TASK TO COMPLETE: Give back all the records below, unaltered.

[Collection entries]

%%

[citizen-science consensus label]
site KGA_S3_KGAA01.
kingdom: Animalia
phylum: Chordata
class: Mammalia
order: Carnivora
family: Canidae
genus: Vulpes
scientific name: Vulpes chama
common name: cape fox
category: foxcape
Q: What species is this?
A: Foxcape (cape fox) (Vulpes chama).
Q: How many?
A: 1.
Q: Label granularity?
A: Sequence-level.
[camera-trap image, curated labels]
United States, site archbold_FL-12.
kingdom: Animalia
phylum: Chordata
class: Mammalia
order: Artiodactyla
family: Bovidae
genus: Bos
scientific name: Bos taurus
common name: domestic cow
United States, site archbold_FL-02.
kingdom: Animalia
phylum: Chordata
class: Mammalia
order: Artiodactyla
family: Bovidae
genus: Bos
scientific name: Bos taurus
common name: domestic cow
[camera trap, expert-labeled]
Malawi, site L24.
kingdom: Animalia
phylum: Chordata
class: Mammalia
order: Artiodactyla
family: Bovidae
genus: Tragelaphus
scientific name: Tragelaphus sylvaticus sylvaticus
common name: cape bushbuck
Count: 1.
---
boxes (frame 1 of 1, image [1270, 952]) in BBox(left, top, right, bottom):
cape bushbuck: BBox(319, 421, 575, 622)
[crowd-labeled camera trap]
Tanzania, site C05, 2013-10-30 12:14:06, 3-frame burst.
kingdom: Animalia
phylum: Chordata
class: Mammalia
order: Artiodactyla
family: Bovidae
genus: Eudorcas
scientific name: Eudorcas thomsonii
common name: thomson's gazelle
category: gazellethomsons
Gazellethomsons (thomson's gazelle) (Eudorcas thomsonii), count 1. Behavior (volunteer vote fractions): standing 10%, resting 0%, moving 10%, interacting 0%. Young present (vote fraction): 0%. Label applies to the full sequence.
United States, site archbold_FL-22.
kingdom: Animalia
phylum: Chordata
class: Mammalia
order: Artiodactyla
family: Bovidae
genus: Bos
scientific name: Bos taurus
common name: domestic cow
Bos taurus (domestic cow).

%%

TASK RESULT:
[citizen-science consensus label]
site KGA_S3_KGAA01.
kingdom: Animalia
phylum: Chordata
class: Mammalia
order: Carnivora
family: Canidae
genus: Vulpes
scientific name: Vulpes chama
common name: cape fox
category: foxcape
Q: What species is this?
A: Foxcape (cape fox) (Vulpes chama).
Q: How many?
A: 1.
Q: Label granularity?
A: Sequence-level.
[camera-trap image, curated labels]
United States, site archbold_FL-12.
kingdom: Animalia
phylum: Chordata
class: Mammalia
order: Artiodactyla
family: Bovidae
genus: Bos
scientific name: Bos taurus
common name: domestic cow
United States, site archbold_FL-02.
kingdom: Animalia
phylum: Chordata
class: Mammalia
order: Artiodactyla
family: Bovidae
genus: Bos
scientific name: Bos taurus
common name: domestic cow
[camera trap, expert-labeled]
Malawi, site L24.
kingdom: Animalia
phylum: Chordata
class: Mammalia
order: Artiodactyla
family: Bovidae
genus: Tragelaphus
scientific name: Tragelaphus sylvaticus sylvaticus
common name: cape bushbuck
Count: 1.
---
boxes (frame 1 of 1, image [1270, 952]) in BBox(left, top, right, bottom):
cape bushbuck: BBox(319, 421, 575, 622)
[crowd-labeled camera trap]
Tanzania, site C05, 2013-10-30 12:14:06, 3-frame burst.
kingdom: Animalia
phylum: Chordata
class: Mammalia
order: Artiodactyla
family: Bovidae
genus: Eudorcas
scientific name: Eudorcas thomsonii
common name: thomson's gazelle
category: gazellethomsons
Gazellethomsons (thomson's gazelle) (Eudorcas thomsonii), count 1. Behavior (volunteer vote fractions): standing 10%, resting 0%, moving 10%, interacting 0%. Young present (vote fraction): 0%. Label applies to the full sequence.
United States, site archbold_FL-22.
kingdom: Animalia
phylum: Chordata
class: Mammalia
order: Artiodactyla
family: Bovidae
genus: Bos
scientific name: Bos taurus
common name: domestic cow
Bos taurus (domestic cow).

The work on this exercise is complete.